In order to measure the adipogenesis-related gene markers in bone marrow, and to compare with the expression profiles from white adipose tissue, a different card was designed (Table 3). This card also incorporated key osteogenesis-related genes that were not included in the previously described cards.

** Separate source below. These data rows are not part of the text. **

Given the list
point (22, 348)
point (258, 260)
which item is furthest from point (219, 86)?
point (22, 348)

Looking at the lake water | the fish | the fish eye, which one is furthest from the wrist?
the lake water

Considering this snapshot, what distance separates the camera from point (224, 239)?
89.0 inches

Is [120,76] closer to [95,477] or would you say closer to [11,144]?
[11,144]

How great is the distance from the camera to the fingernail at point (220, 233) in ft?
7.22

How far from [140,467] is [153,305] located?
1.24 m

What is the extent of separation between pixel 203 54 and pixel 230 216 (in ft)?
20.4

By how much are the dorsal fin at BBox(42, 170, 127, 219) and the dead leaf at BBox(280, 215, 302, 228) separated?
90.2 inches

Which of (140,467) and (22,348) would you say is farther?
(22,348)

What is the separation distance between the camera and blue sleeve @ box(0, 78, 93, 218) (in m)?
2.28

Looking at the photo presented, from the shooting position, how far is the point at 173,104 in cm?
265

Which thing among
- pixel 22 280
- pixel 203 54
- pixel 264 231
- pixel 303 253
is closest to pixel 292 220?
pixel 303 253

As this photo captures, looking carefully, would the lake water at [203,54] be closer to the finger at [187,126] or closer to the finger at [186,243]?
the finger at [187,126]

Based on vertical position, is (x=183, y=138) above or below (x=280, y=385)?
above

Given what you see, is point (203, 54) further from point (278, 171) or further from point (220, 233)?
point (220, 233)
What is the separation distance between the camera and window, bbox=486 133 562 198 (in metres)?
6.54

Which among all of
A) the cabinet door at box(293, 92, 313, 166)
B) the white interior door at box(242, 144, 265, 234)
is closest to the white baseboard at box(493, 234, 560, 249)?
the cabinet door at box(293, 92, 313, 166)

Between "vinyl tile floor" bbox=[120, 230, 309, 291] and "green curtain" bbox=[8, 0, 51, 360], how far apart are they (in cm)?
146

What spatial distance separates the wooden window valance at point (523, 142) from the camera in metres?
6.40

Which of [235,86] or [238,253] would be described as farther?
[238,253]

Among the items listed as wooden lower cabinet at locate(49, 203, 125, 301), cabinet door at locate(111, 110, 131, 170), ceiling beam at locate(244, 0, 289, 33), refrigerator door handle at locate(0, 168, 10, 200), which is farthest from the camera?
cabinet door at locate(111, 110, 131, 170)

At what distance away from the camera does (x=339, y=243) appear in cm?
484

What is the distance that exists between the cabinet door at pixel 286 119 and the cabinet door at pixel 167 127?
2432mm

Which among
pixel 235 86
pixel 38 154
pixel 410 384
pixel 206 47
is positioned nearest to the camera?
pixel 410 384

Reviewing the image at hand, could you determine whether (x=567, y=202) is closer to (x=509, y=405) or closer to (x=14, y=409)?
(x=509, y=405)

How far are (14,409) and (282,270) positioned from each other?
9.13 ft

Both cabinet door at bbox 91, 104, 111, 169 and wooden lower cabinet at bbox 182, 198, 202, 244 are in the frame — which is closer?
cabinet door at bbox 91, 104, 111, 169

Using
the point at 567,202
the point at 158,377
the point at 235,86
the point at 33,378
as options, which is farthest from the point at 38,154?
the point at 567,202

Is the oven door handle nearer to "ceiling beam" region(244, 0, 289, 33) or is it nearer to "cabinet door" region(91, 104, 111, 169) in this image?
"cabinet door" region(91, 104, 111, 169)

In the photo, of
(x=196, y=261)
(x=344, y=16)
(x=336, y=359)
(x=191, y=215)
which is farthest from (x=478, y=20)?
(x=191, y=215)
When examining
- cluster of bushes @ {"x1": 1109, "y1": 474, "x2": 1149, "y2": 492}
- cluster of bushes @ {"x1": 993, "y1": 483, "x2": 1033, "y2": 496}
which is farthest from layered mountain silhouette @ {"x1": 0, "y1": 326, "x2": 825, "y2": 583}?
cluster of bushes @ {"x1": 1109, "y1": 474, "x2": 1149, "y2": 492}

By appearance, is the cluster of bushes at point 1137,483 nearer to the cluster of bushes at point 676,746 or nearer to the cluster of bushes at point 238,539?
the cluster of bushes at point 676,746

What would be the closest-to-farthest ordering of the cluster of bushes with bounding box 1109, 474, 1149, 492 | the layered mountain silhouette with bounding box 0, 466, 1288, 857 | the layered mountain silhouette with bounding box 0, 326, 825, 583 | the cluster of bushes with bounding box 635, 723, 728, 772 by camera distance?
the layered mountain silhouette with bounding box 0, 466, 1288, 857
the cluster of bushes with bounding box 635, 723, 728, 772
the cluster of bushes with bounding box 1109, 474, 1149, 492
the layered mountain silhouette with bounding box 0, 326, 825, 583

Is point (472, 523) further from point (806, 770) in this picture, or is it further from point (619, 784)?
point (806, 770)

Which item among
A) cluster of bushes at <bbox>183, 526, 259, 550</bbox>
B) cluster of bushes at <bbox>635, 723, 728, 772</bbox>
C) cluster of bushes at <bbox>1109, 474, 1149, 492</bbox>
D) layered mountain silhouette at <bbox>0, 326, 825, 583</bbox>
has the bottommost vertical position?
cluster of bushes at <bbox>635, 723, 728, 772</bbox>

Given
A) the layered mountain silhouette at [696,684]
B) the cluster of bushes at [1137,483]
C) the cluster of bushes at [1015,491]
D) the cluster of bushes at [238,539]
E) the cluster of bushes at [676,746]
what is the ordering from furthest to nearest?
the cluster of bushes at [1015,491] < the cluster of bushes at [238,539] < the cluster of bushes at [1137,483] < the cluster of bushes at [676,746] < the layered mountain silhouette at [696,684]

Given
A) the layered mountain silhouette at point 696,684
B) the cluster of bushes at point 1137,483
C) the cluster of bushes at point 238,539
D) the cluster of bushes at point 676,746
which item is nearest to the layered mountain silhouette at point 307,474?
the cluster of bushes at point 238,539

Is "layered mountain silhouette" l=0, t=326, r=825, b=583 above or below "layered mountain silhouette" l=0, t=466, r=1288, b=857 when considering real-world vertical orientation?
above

Table 3 Probes used in real time-PCR (microfluidic card #2, specific to osteogenesis and adipogenesis)

Statistical analysis

Data for daily FI, BW, and weight gain, adipose tissue weights, bone marrow adipocyte size and density, and serum leptin, insulin, and osteocalcin levels from the two experiments were combined and analyzed using a 4-way (experiment, block, day, and treatment) ANOVA. Fisher’s LSD test was used to determine significance of differences among means. Data are expressed as mean ± SEM, with consideration of significance at P ≤ 0.05.

For the gene expression data, two-way ANOVA (treatment and block) was used to determine significance of treatment effects for RQ values within each tissue/cell type; Fisher’s LSD test was used to determine significance of differences among treatment means. Data are expressed as means ± SEM, with consideration of significance at P < 0.05.